LE CHOLESTÉROL ET SES DEUX FACES
Par Evan Burns

Si vous considérez que le bon fonctionnement du cœur est essentiel pour votre santé et capacité de vous entraîner au maximum au gymnase, alors vous serez intéressé d’en savoir davantage sur le principal responsable des problèmes cardiovasculaires.
Vous l’avez deviné, il s’agit du cholestérol.
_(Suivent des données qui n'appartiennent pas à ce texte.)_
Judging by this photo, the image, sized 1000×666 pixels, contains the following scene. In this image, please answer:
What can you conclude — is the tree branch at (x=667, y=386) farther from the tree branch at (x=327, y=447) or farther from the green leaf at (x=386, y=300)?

Le cholestérol joue un rôle important sur le fonctionnement du corps humain, où on le trouve comme une substance similaire à la graisse. Il participe à de nombreuses fonctions cellulaires, ainsi qu’à la production d’hormones, très importantes pour le bon fonctionnement du corps. Ne vous trompez pas en pensant que le cholestérol ne vous arrive qu’avec les aliments, car durant toute la journée, notre organisme produit le cholestérol suffisant pour satisfaire ses besoins, et 70 pourcent se forme dans le foie.
En fait, le cholestérol est le précurseur des hormones stéroïdiennes, de l’acide biliaire et de la provitamine D. L’acide biliaire est utilisé pour digérer les graisses. En plus d’être une matière première des hormones stéroïdiennes, le cholestérol est aussi un composant de la membrane cellulaire. C’est le responsable de l’entrée des hormones stéroïdiennes dans la cellule, de son adaptation au récepteur hormonal et de la stimulation des gènes correspondants.
Comme vous le voyez, cette substance joue plusieurs fonctions dans l’organisme.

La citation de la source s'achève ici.